# WORK INSTRUCTION
Once the line holding "The First Voyage" is found in the entries below, transcribe exactly every line up to and including the one holding "Atlas Drah Ceské", but leave out the pictures.

# DATA SECTION

▶

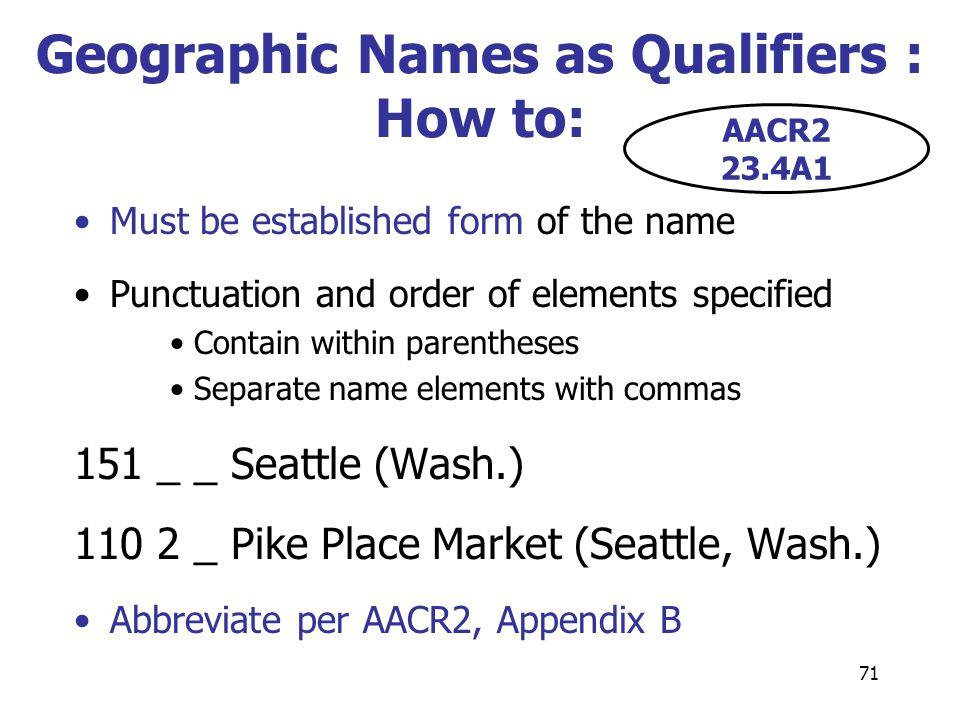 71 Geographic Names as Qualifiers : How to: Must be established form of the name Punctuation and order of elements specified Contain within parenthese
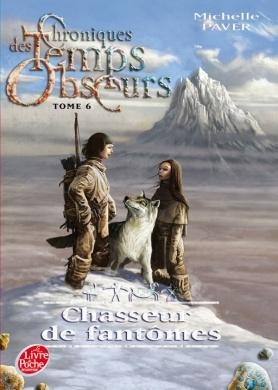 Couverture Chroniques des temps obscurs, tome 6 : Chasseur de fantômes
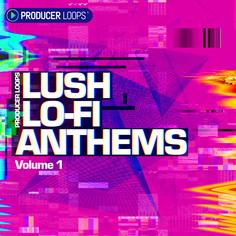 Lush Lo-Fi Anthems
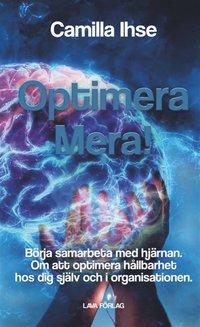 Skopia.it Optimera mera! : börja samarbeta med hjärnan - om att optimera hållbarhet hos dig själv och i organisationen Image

◀
▶

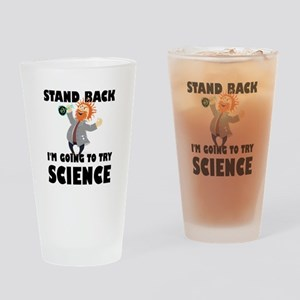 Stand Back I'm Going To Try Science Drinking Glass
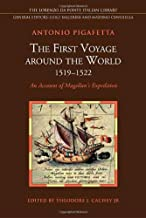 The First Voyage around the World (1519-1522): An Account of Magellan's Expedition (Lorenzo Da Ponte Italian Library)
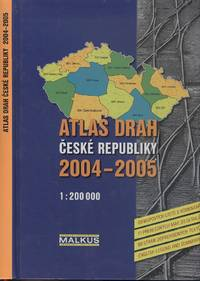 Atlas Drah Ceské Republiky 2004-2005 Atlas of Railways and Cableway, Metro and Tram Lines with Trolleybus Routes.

◀
▶

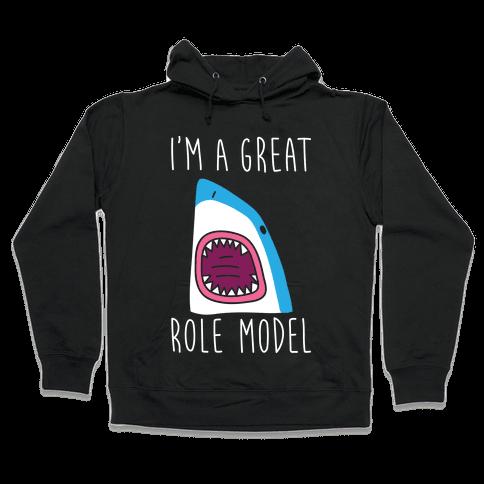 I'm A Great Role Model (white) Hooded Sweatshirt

◀

# TASK ANSWER
 The First Voyage around the World (1519-1522): An Account of Magellan's Expedition (Lorenzo Da Ponte Italian Library)
 Atlas Drah Ceské Republiky 2004-2005 Atlas of Railways and Cableway, Metro and Tram Lines with Trolleybus Routes.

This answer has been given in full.